--- BEGIN Raw records ---
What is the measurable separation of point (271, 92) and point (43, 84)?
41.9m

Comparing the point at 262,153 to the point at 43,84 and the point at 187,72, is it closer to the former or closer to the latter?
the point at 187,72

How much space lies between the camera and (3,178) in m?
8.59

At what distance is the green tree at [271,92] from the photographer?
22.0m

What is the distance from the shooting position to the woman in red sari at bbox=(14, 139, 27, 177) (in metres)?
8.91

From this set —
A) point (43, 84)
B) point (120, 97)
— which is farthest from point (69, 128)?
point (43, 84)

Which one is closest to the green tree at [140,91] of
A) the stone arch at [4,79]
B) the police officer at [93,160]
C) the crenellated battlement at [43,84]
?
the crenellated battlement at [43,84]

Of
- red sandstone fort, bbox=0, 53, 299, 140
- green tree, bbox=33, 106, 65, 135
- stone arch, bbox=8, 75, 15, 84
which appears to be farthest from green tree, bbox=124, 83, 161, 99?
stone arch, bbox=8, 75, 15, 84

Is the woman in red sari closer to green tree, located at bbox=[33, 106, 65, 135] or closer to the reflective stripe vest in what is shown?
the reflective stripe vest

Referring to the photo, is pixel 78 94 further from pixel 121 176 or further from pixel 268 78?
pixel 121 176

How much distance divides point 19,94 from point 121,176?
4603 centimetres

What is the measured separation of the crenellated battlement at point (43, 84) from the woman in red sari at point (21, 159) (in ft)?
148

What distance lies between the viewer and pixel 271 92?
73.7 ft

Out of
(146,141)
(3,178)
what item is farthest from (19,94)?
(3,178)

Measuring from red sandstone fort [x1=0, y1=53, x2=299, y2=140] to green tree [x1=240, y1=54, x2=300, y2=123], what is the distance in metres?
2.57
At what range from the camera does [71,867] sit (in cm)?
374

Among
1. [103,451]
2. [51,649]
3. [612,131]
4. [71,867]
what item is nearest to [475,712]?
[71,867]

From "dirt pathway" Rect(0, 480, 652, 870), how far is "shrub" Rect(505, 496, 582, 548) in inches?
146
--- END Raw records ---
→ **Description of the task**: Reproduce all the data word for word.

→ **Task answer**:
What is the measurable separation of point (271, 92) and point (43, 84)?
41.9m

Comparing the point at 262,153 to the point at 43,84 and the point at 187,72, is it closer to the former or closer to the latter?
the point at 187,72

How much space lies between the camera and (3,178) in m?
8.59

At what distance is the green tree at [271,92] from the photographer?
22.0m

What is the distance from the shooting position to the woman in red sari at bbox=(14, 139, 27, 177) (in metres)?
8.91

From this set —
A) point (43, 84)
B) point (120, 97)
— which is farthest from point (69, 128)?
point (43, 84)

Which one is closest to the green tree at [140,91] of
A) the stone arch at [4,79]
B) the police officer at [93,160]
C) the crenellated battlement at [43,84]
?
the crenellated battlement at [43,84]

Of
- red sandstone fort, bbox=0, 53, 299, 140
- green tree, bbox=33, 106, 65, 135
- stone arch, bbox=8, 75, 15, 84
which appears to be farthest from green tree, bbox=124, 83, 161, 99?
stone arch, bbox=8, 75, 15, 84

Is the woman in red sari closer to green tree, located at bbox=[33, 106, 65, 135] or closer to the reflective stripe vest in what is shown?
the reflective stripe vest

Referring to the photo, is pixel 78 94 further from pixel 121 176 or further from pixel 268 78?
pixel 121 176

How much distance divides point 19,94 from point 121,176?
4603 centimetres

What is the measured separation of the crenellated battlement at point (43, 84) from the woman in red sari at point (21, 159) (in ft)?
148

What distance lies between the viewer and pixel 271 92?
73.7 ft

Out of
(146,141)
(3,178)
what item is farthest from (19,94)?
(3,178)

Measuring from red sandstone fort [x1=0, y1=53, x2=299, y2=140] to green tree [x1=240, y1=54, x2=300, y2=123], what is the distance in metres?
2.57
At what range from the camera does [71,867] sit (in cm)?
374

Among
1. [103,451]
2. [51,649]
3. [612,131]
4. [71,867]
what item is nearest to [475,712]?
[71,867]

From "dirt pathway" Rect(0, 480, 652, 870), how far is "shrub" Rect(505, 496, 582, 548) in inches?
146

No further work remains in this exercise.